_Activity_
Substitute "talking" for "chatting" in the items from the first one through the line containing "なんか色々あってスッギハーレ", and write those lines out again with nothing else changed. Omit the pictures from your answer.
Data listing Block Start
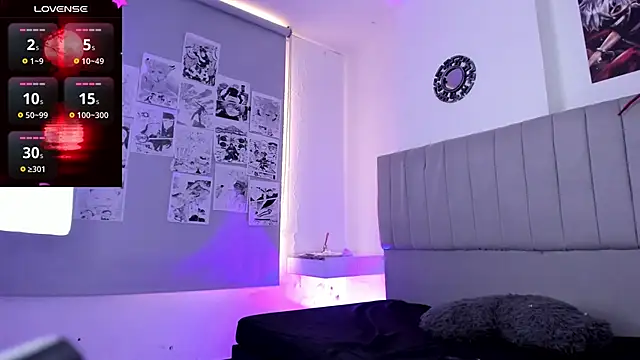 Snapshot of SukiFuyu_ chatting on December 13, 6:27 pm SukiFuyu  online show from December 13, 6:27 pm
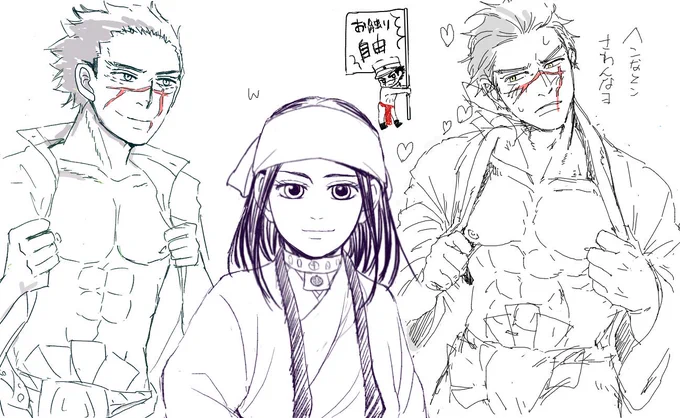 なんか色々あってスッギハーレムしてもらう事になって、最初幸せそうなリパさん描いてたらエサマンさんのスッギがさっさと最終形態になって脱いでたからリパさんをちえみにして退室したけど、後々おひねり貰ってるのめちゃめちゃ笑った。 
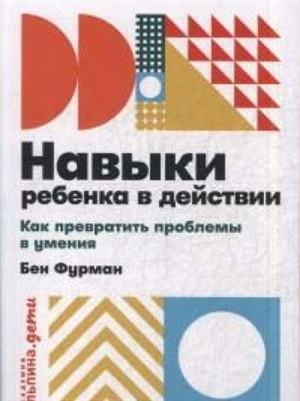 Навыки ребенка в действии: Как превратить проблемы в умения + покет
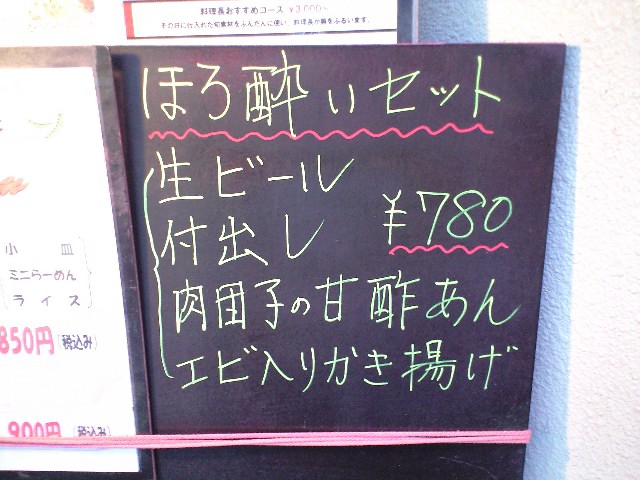 f0051283_8253920.jpg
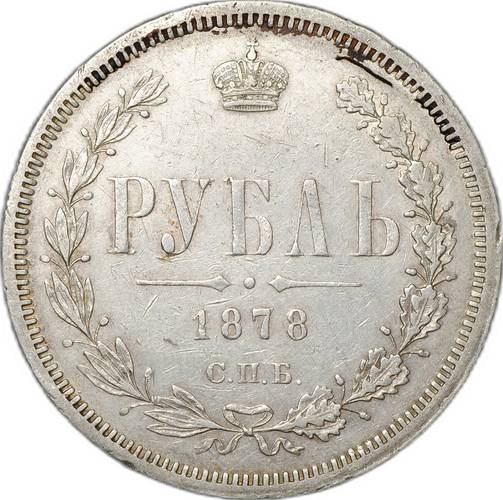 Монета 1 Рубль 1878 СПБ НФ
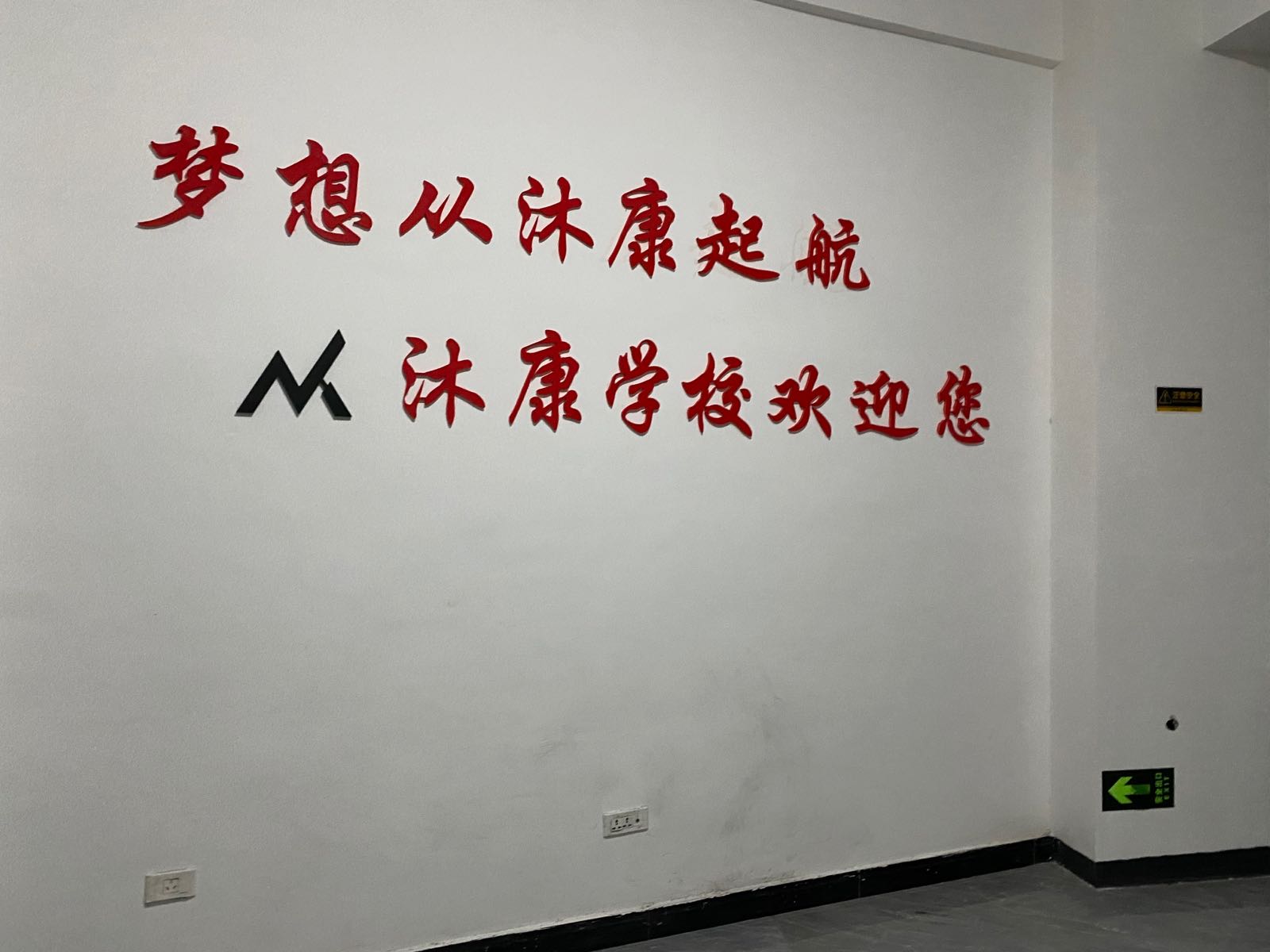 沐康技能培训小学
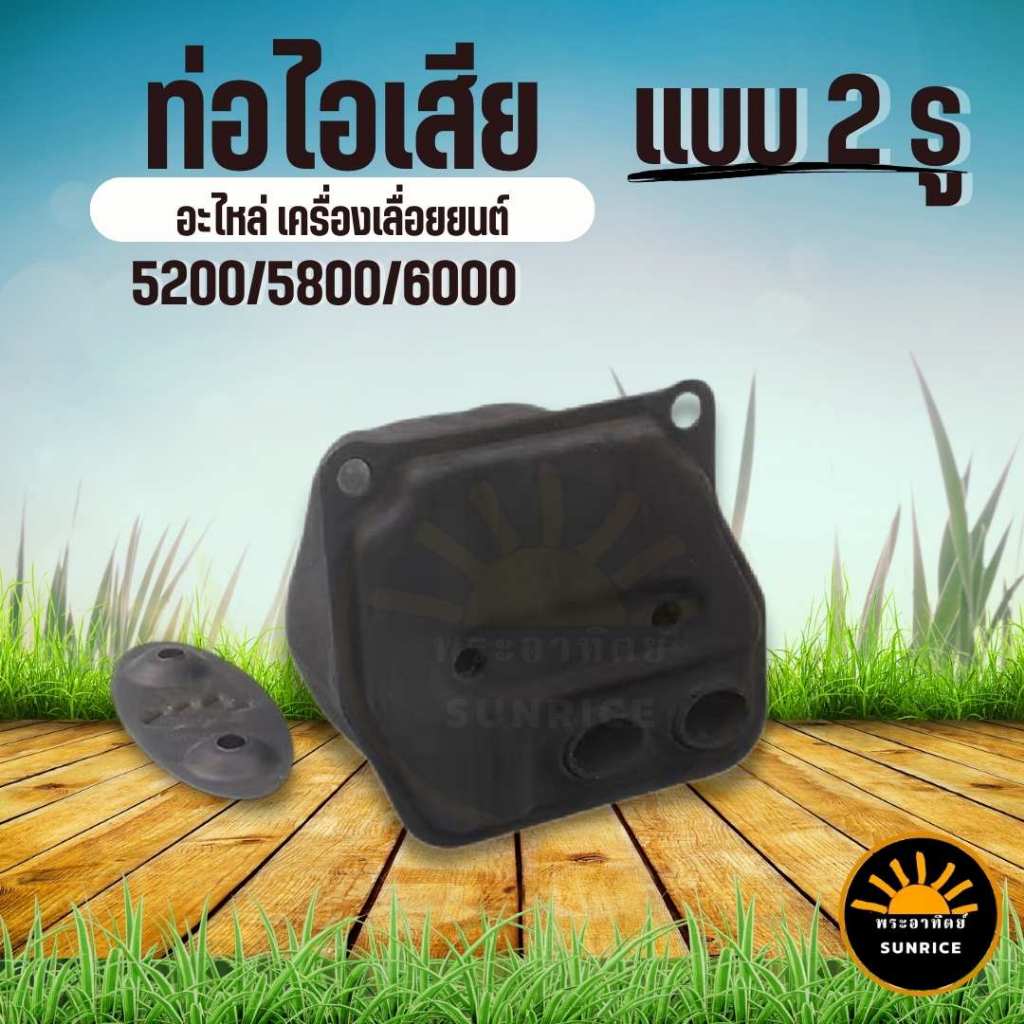 ท่อไอเสีย ท่อไอเสียเลื่อยยนต์ แบบ 2 รู และ 3 รู รุ่น 3800 – 5200 – 5800  อะไหล่ เลื่อยโซ่ ราคา ถูกที่สุด ดีลบีเคเค แกลเลอรีภาพที่ 3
Data listing Block End
_Exercise solution_
 Snapshot of SukiFuyu_ talking on December 13, 6:27 pm SukiFuyu  online show from December 13, 6:27 pm
 なんか色々あってスッギハーレムしてもらう事になって、最初幸せそうなリパさん描いてたらエサマンさんのスッギがさっさと最終形態になって脱いでたからリパさんをちえみにして退室したけど、後々おひねり貰ってるのめちゃめちゃ笑った。 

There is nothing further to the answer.